Short problem: Copy out exactly every line from the line containing "Can you see" until the records below end, inclusive of both boundary lines.

Provided records:
· · · · ·

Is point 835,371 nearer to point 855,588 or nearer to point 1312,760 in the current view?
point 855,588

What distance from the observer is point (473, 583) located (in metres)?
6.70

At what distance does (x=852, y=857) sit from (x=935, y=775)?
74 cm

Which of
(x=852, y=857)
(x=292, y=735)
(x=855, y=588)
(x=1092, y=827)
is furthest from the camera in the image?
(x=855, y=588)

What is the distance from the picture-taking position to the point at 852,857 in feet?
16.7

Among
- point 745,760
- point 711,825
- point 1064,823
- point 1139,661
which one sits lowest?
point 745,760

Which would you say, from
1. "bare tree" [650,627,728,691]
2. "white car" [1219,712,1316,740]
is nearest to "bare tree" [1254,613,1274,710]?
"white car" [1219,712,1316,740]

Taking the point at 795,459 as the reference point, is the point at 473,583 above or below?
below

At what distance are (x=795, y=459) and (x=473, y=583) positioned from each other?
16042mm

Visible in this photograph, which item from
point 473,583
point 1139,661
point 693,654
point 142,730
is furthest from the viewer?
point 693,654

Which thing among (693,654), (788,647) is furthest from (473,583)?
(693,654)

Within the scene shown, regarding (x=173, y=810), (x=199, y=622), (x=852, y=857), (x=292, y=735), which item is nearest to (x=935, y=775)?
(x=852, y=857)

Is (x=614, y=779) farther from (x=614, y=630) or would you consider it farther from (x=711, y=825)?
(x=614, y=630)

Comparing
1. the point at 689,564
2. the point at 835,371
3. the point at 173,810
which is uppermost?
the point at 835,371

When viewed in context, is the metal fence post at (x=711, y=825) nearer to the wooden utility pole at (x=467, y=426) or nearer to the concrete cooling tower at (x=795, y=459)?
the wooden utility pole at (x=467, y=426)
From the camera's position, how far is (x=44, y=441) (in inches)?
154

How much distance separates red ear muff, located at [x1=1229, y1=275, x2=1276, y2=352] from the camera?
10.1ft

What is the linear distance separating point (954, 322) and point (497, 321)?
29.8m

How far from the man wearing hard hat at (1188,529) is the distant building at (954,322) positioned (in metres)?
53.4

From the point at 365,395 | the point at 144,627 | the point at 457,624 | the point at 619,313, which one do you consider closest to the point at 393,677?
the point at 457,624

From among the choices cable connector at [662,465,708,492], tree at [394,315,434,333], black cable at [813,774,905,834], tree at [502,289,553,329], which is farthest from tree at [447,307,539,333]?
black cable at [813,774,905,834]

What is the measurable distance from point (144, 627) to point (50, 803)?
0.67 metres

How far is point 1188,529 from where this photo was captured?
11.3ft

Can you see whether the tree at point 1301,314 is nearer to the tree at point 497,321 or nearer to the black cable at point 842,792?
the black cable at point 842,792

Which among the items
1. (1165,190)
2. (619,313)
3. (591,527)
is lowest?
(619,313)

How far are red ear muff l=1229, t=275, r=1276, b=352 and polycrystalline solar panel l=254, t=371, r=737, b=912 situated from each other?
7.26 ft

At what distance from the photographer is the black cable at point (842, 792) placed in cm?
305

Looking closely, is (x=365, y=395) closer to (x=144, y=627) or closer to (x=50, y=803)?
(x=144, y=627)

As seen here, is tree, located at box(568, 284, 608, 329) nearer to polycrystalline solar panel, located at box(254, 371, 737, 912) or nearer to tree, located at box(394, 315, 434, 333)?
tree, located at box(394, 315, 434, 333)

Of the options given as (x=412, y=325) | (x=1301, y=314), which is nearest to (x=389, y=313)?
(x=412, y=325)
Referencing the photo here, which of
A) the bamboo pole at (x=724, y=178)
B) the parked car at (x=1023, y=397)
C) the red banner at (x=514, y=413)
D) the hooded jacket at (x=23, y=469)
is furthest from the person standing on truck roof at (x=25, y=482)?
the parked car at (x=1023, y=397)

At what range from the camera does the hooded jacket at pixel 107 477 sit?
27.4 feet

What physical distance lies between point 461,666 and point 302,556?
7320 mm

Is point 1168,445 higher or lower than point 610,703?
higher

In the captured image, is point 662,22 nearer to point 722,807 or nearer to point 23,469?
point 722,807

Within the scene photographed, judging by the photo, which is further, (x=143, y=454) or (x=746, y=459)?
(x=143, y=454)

· · · · ·

Result of this exercise:
Can you see whether the tree at point 1301,314 is nearer to the tree at point 497,321 or nearer to the black cable at point 842,792?
the black cable at point 842,792

Which among the items
1. (1165,190)
2. (619,313)
3. (591,527)
is lowest?
(619,313)

How far are red ear muff l=1229, t=275, r=1276, b=352 and polycrystalline solar panel l=254, t=371, r=737, b=912 situated from each other?
7.26 ft

At what distance from the photographer is the black cable at point (842, 792) placed in cm?
305

Looking closely, is (x=365, y=395) closer to (x=144, y=627) or closer to (x=50, y=803)?
(x=144, y=627)

As seen here, is tree, located at box(568, 284, 608, 329) nearer to polycrystalline solar panel, located at box(254, 371, 737, 912) or nearer to tree, located at box(394, 315, 434, 333)?
tree, located at box(394, 315, 434, 333)

Of the options given as (x=412, y=325) | (x=1301, y=314), which is nearest to (x=389, y=313)?
(x=412, y=325)
Referencing the photo here, which of
A) the bamboo pole at (x=724, y=178)
B) the parked car at (x=1023, y=397)
C) the red banner at (x=514, y=413)
D) the hooded jacket at (x=23, y=469)
is furthest from the person standing on truck roof at (x=25, y=482)?
the parked car at (x=1023, y=397)

At what range from the camera does the hooded jacket at pixel 107 477 sit?
27.4 feet

What physical distance lies between point 461,666 and point 302,556?
7320 mm

Is point 1168,445 higher or lower than point 610,703?
higher

In the captured image, is point 662,22 nearer to point 722,807 or nearer to point 23,469?
point 722,807

Within the scene photographed, judging by the photo, which is further, (x=143, y=454) or (x=746, y=459)?
(x=143, y=454)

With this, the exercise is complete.